我十歲的時候,與母親在香港相依為命。
經母親朋友的介紹,到梭亞道一所住宅租了一間房來住。
屋主就是粵語片明星江端儀,藝名梅琦。
她當時已經退出影壇,全時間奉獻做自由傳道。
她經常穿素色長衫,臉上沒有半點化裝,
但仍散發出無比的魅力。
她對信仰極之認真,鼓勵她的兒女和我研讀聖經。
從她日常生活和逢星期四晚家庭崇拜聚會中的講道,
可見她對聖經極之熟悉。
一次有兩位耶穌基督末世聖徒會的兩位傳教士上門,
他們三人圍繞聖經唇槍舌劍,各引經文來支持己見。
我十分欽佩他們對聖經的熟悉,立志要倣傚她,勤讀聖經。
這一年我囫圇吞棗的將新舊約全書從頭到尾看了一遍,
將聖經的卷名次序背熟,還背了不少詩篇和經文。
轉眼四十年,聖經一直與我結下不解之緣。
[答案與問題]
少年時聖經是我的百科全書,
人生中任何問題都可以從中找到答案。
它間中還扮演《通勝》的角色,
遇到難以抉擇的事情還者不見了東西,可以隨意翻開,
用手指指向一處,然後看看那節經文說甚麼?
給了我甚麼指示?
這段日子這本聖經對我來說具備魔力,可以僻邪。
看見它在身邊,心中就有平安。它永遠放在一疊書的面上,
我從來不會容許別的書籍將聖經壓在下面。
進入青春期,
聖經由一本提供答案的書變成一本充滿問題的書。
世界真的是六天造成的嗎?該隱的妻子是他的姊妹嗎?
男人的肋骨是不是比女性少了一條?
生命中煩惱多的是,穿甚麼是關鍵的爭扎,
怎麼說不要為明天憂慮,不要為穿甚麼而愁煩。
六十年代,
香港坊間除了趙世光牧師所著的《聖經寶藏》外,
釋經書並不多見,我除了經文本身,
亦無從參考聖經學者的見解。
這個時期,我最感激聖經的地方是聖經沒有禁止跳舞。
十五歲,第一次去跳舞派對,是同學妹妹的生日舞會。
人生第一次可以握著少女的手,挽著她們的腰翩翩起舞,
心中的興奮難以形容。

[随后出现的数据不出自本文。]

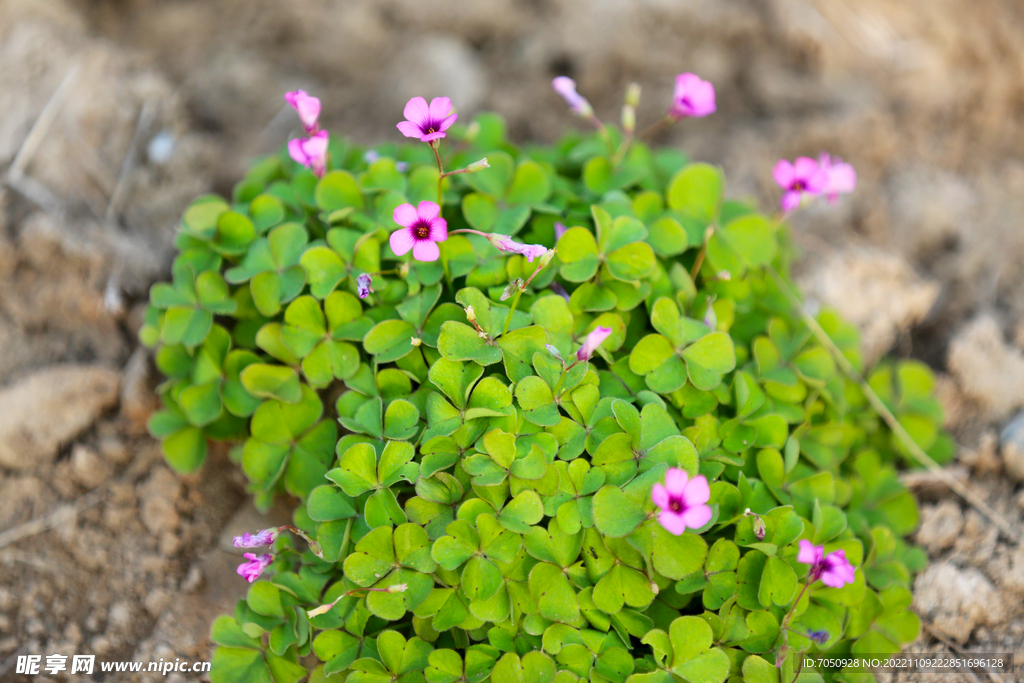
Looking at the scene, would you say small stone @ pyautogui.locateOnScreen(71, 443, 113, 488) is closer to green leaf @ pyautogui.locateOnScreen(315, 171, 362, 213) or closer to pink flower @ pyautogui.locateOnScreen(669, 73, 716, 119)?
green leaf @ pyautogui.locateOnScreen(315, 171, 362, 213)

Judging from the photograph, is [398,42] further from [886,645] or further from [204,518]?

自此,我熱衷於參加舞會,
直至一位同學語帶譏諷的說:
「基督徒也來跳舞派對的嗎?」我無言以對,
為了失見証而感到羞愧,因為相信基督徒不應跳舞。
幸而在聖經中找到支持跳舞的經節,令我如釋重負。
升讀大學,信仰課題懸而未解,但無意往聖經找答案。
聖經的內容教導顯得老土,它的故事不夠動人刺激,
它的世界與我每天生活的世界格格不入。修讀哲學,
令我視野與眼界大開。
可惜四年的光陰教導了我思想的方法,
卻沒有處理我內心的疑難。
[讀出與讀入]
研究院選讀神學,並非為了晉身牧職或者服事教會。
自問十八歲中學未畢業、未讀神學已在主日崇拜講壇事奉,
未感到需要為事奉而接受訓練。
讀神學最大的目標是為了自己,
為自己信仰上的疑難尋出路。
古有明訓,「古之學者為已」。
進入神學院,修讀釋經課,才知道自以為熟讀聖經,
僅僅停留在字面的解讀,對聖經經文的背景、內涵,
還是個門外漢。我又重拾對聖經的興趣,
一切的疑難前人都有過處理,令我追得不亦樂乎。
七十年代的釋經以追求文本的原意為主,
讀者要跟據嚴格的釋經法解讀文本的原意,
絕對不容許混入個人的背景、經驗、偏好。
只許「讀出」read out of 原典的本意,
不許將讀者的主觀願望「讀入」read into 文本中。
在這種氣氛中,我不敢隨便解經,
沒有查考過幾本權威的釋經經典,不敢發言。
對於自己最喜愛的經文,
甚至不敢去查考權威的釋經書,
恐怕權威的解讀與自己的了解截然有異。
讀完神學,我感到自己有一個使命,
我想年青一代不用重復我經歷的困境:
信仰只有一種模式,聖經只有一種正確的詮釋,
但又與我生命中的體驗格格不入。
我要拓闊信徒信仰的空間,
特別是向在信仰中爭扎的信徒介紹遼寬的神學世界,
我們並不單獨存在,我們所爭扎的信仰難題,
前人早就提出了種種的可能出路,
與先賢同行,擔子輕省得多。
廿年以上從事神學教育工作,
聖經一直是一切研討的基礎。
後現代的論述,亞洲的觀點,本地處境的詮釋,
強調對聖經不同詮釋的可能。
不再排斥「讀入」的模式,加上人生的閱歷,
慢慢培養出自信心,敢對經文作出自己的解讀,
不再害怕自己的詮釋與權威有異。
「真理必叫你們得自由」不是白說的。
對於聖經中的矛盾、荒誕也不會急急維護,
惟恐有損上帝的聖潔完美。
真正尊重聖經是勇於承認聖經中有難解難明的地方。
經文有時為我的處境提供答案,有時提出問題,
挑戰我的想法、成見,有時與我對話、互訴心曲,
有時是摔交的對手。
四十年來,這本書仍然令我愛不釋卷,
經常熟悉的經文帶給我嶄新的領悟,
令我體會到上帝是活的,上帝的話也一樣是活的。